Waiving a jury is a legitimate consideration for attorneys and their clients and should be discussed. It may be that a bench trial, or even private arbitration, could be viable option in some cases. In fact, many clients and some attorneys, might wonder why we should use a jury in the first place. That opportunity is certainly increased now, at a time when lack of access to a jury trial may delay resolution of a case. However, those of us with substantial civil jury trial experience are convinced that jury trials should be restored as soon as possible. The purpose of this message is to briefly outline why.
- The historical purpose behind the 7th amendment was to provide an objective community- based assessment of the claims of the parties, unaffected by government influence. That is still needed.
- The use of a jury also protects against personal bias. The voir dire process allows the exploration of individual bias based on culture and personal experience. It allows us to ask the question – are you the right juror for this case? We don’t get to ask a judge that question. We are dependent on the judge voluntarily speaking up and recusing him or herself in the event of bias or undue influence. But that doesn’t typically happen, and there is no way to really know what life experiences a particular judge has had that could influence the outcome of the trial.

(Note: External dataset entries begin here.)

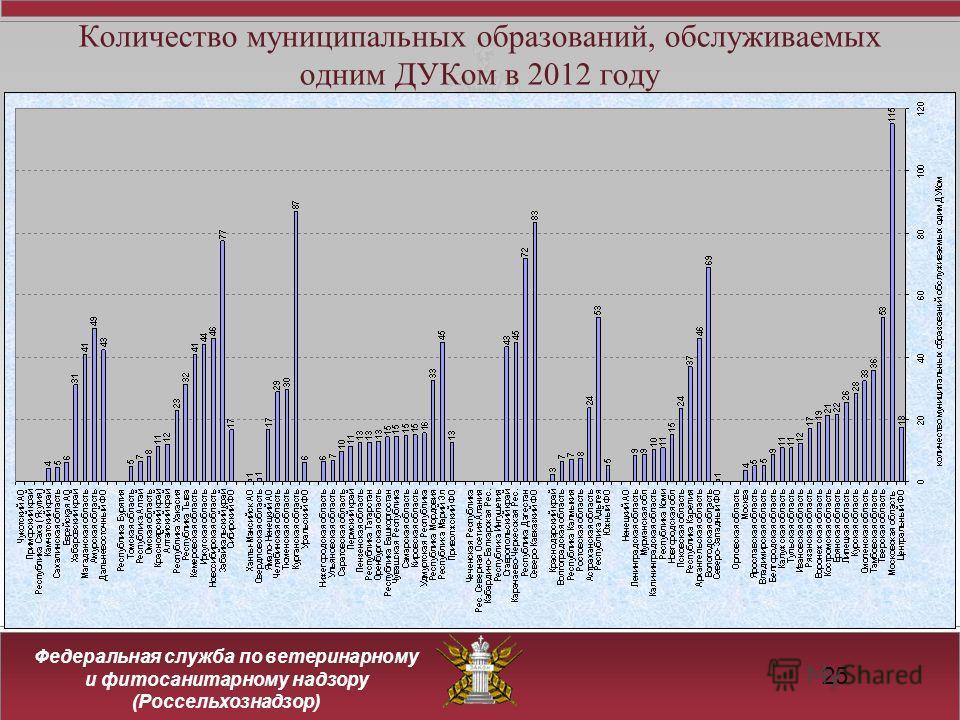 Федеральная служба по ветеринарному и фитосанитарному надзору (Россельхознадзор) Количество муниципальных образований, обслуживаемых одним ДУКом в 2012 году 25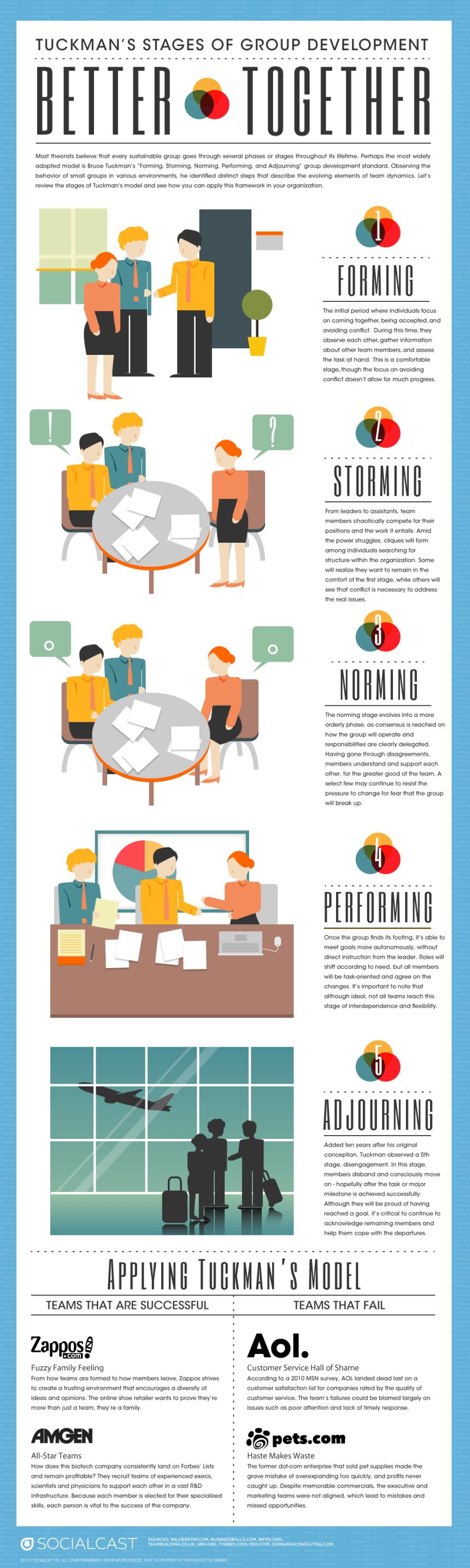 Las etapas de desarrollo de un equipo según Tuckman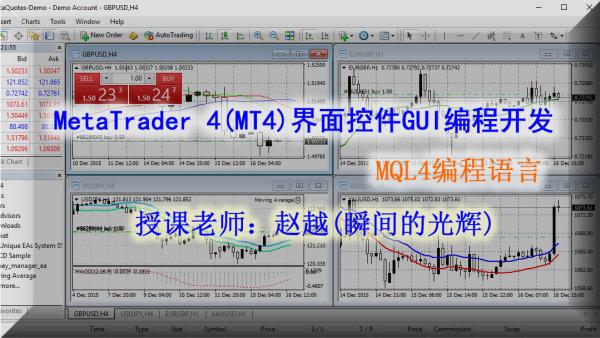 MT4界面控件GUI编程开发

- The jury panel possesses a collective intelligence and wisdom that is not found with any sole decision maker. This is particularly important where sympathy is a concern. While it is common for people to express doubt about the ability of a jury to avoid the influence of sympathy, it is unrealistic to think that a judge is not subject to the same influence. In fact, any sole decision maker is more apt to “split the baby” rather than make a hard decision. Members of a jury panel, on the other hand, can take strength and comfort in arriving at a group decision. Another common misperception is that some cases are too complicated or technical for a jury to understand. Our job as attorneys is to make complicated issues understandable, whether for a judge or jury. Jurors have their collective experience and intelligence to bring to a problem as they debate the case and try to come to a decision. They can also ask questions. Post-trial interviews of jurors inevitably demonstrate how seriously jurors take their responsibility and the genuine insight that is produced by their collective assessments.

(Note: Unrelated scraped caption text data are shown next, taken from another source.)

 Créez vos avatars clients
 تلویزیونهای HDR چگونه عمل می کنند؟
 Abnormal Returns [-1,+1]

- The reliability of the jury process is generally not affected by the mode of presentation. This means we can afford to experiment with trial procedures that shorten trials and protect the participants. This conclusion is based, in part, on a study conducted in California regarding its summary jury trial program. Under this program, trials are conducted in one to two days rather than 1 to 2 weeks. These short trials are accomplished by using strict time limits, leading to the use of stipulated summaries and exhibits and the selective presentation of key testimony. An analysis of outcomes shows that the results were essentially the same as with traditional trial methods when comparing the percentage of plaintiff and defense verdicts and the verdict ranges.

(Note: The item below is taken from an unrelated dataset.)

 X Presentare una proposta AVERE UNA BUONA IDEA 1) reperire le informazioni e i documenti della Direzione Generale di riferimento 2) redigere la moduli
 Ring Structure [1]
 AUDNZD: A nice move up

- Jury trials are good for our legal and political environment. At a time when the public trust in our legal system is waning, jury trials become even more important. Jury trials are the ultimate form of democracy, and it has been found that people who have participated in jury trials look more favorably on the judicial system and tend to become more active in politics. While almost no one wants to sacrifice their time to serve on a jury, the almost universal feedback from those who have served is that it was valuable and rewarding.
So what does this mean?
It is tempting to see a bench trial or arbitration as an easy way out, especially if the trial attorney is not very experienced with jury trials. Even for experienced attorneys, the idea of having to adapt to new approaches to evidence presentation and jury selection that may come from the COVID crisis is unsettling. But it is important to remember the reason we have jury trials, and actively participate in efforts to restore them. This includes becoming familiar with the protocols being considered in your jurisdiction and becoming involved. It also involves giving it a try when the opportunity for a jury trial presents itself under whatever new protocols are in place. As with the increased use of Zoom mediations and depositions, it may be that we can come through this process with techniques for conducting jury trials that even better serve the litigant and jurors.
For those who want to hear more on this topic, I would recommend an upcoming webinar entitled “Jury Trials in the Age of Pandemics.” It is sponsored by the American Board of Trial Advocates and will be held on July 21st, 10:00 a.m. to 3:00 p.m. CST. ABOTA has also published a white paper that was referenced in a post last month by Michelle Prud’Homme, entitled Guidance for Conducting Civil Jury Trials During the COVID-19 Pandemic. This paper is the product of a task force assembled to provide information and guidance surrounding the challenges of reopening of our courts to jury trials.